Dr. Kristen Pecanac
2019 Putnam Scholar
University of Wisconsin-Madison School of Nursing
About Dr. Kristen Pecanac:
Dr. Pecanac is an Assistant Professor at the University of Wisconsin-Madison, School of Nursing. Dr. Pecanac completed her BS, MS, and PhD in Nursing at the University of Wisconsin-Madison, School of Nursing and completed 1 year of an Advanced Fellowship in Women’s Health at the William S. Middleton Memorial Veterans Hospital. Dr.
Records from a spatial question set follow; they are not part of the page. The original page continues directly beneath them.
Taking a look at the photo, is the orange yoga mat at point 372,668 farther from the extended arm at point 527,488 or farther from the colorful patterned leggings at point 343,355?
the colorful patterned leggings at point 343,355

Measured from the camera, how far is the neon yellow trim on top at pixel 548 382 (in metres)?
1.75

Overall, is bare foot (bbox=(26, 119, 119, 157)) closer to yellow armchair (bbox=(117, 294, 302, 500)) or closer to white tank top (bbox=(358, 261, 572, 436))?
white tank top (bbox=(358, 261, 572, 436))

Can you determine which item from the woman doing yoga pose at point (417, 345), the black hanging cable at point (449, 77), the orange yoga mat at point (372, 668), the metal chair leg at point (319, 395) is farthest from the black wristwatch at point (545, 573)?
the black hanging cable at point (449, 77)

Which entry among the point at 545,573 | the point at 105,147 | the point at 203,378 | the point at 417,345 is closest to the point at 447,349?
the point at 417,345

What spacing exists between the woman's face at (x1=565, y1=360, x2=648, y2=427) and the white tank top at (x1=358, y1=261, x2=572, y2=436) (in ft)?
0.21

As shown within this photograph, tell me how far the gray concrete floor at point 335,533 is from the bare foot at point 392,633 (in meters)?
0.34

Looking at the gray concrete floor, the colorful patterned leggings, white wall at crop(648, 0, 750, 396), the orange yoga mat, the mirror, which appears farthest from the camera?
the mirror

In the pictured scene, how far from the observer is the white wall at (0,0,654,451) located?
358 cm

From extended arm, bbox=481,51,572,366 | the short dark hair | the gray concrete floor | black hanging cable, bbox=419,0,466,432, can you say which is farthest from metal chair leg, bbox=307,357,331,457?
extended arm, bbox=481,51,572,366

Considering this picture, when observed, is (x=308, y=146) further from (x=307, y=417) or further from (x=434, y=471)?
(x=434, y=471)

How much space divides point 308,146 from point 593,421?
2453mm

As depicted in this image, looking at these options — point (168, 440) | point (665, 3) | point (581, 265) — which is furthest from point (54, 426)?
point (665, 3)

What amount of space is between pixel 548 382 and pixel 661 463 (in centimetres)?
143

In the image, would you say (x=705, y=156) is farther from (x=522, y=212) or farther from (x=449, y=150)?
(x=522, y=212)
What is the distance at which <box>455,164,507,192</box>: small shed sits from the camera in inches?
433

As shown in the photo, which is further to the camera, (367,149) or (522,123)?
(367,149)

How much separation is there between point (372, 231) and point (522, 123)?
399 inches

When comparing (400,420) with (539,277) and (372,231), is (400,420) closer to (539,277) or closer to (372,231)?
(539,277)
Pecanac’s research program and overall career goal is to improve communication during treatment decision making in the acute care setting, particularly at the end of life. The ultimate goal of this research is to facilitate engagement in productive conversations that will lead to reduced stress and suffering for patients and their family members.
Dr. Pecanac's goal as a Putnam Scholar will be to advance her training in conversation analysis and use conversation analysis in a mixed-methods study of surrogate decision making at the end of life. This study will improve our understanding of how communication strategies can be linked to surrogate outcomes. Her intent is to identify communicative strategies that promote surrogate participation in decision-making and incorporate these strategies into an intervention.
Douglas W. Maynard, PhD
University of Wisconsin
About Douglas W. Maynard, PhD:
Douglas W. Maynard is the Maureen T. Hallinan WARF Professor, Conway-Bascom Professor, and Harold and Arlene Garfinkel Faculty Fellow in the Department of Sociology at the University of Wisconsin–Madison. He is the author of Bad New, Good News: Conversational Order in Everyday Talk and Clinical Settings (2003), and co-editor (with John Heritage) of Communication in Medical Care: Interaction between Primary Care Physicians and Patients. His current work includes co-editing (again with John Heritage) a volume entitled Harold Garfinkel: Praxis, Social Order, and Ethnomethodology’s Legacies (forthcoming with Oxford University Press), and writing a monograph co-authored with Jason Turowetz on the testing and diagnosis of Autism Spectrum Disorder or ASD (forthcoming with University of Chicago Press). Other current work deals with end of life conversations in palliative care/oncology. At UW, he teaches undergraduate and graduate courses on ethnomethodology, on conversation analysis, and on social psychology. Doug is the immediate past president of the International Society for Conversation Analysis.
2019 Putnam Scholar
University of Minnesota
About Brook Cunningham:
I am a general internist, a sociologist, and an assistant professor in the Department of Family Medicine and Community Health at University of Minnesota. As a clinician, I practice internal medicine at the Community-University Health Care Clinic (CUHCC), a federally-qualified health clinic that serves a diverse patient population, most of whom live in poverty. As an educator, I teach first year medical students at the University of Minnesota about race as a social construct and the mechanisms through which racism affects health. I have also begun training internal medicine residents to communicate with their patients about their experiences of racism. In addition, I have been invited to speak about race, racism and health to a variety of local and national groups, including the Association of American Medical Colleges (AAMC), the Minnesota Medical Association, and medical schools around the country. As a researcher, I use mixed methods to examine factors that impede or facilitate health systems’ efforts to address health equity, such as colorblindness, implicit bias, and conceptualizing race as a biological variable. I was recently awarded an NIH NHLBI K23 Mentored Career Development Award to develop and test a feasible, acceptable, and evidence-based method for health care providers to communicate about racism with multigenerational African-American patients.
Dr. Susan Eggly
Wayne State University
About Dr. Susan Eggly:
Dr. Susan Eggly is a Professor in the Department of Oncology at Wayne State University School of Medicine and a Scientist in the Population Studies and Disparities Program at the Karmanos Cancer Institute in Detroit, Michigan. She received her Ph.D. in communication studies at Wayne State University. As a communication scientist and health behavior researcher, Dr. Eggly’s research focuses on developing a better understanding and improving patient-physician communication as a way to improve physical and psychosocial health outcomes for patients and their families. She has or has had NIH-funded research in the areas of clinical communication and outcomes related to clinical trials, health disparities, treatment decisions, pain, and parental bereavement. Most of Dr. Eggly’s research involves the systematic analysis of real-time video recordings of clinical interactions with physicians, patients, and patients’ companions, and a true hallmark of her work is her ability to collaborate across disciplines and make creative connections.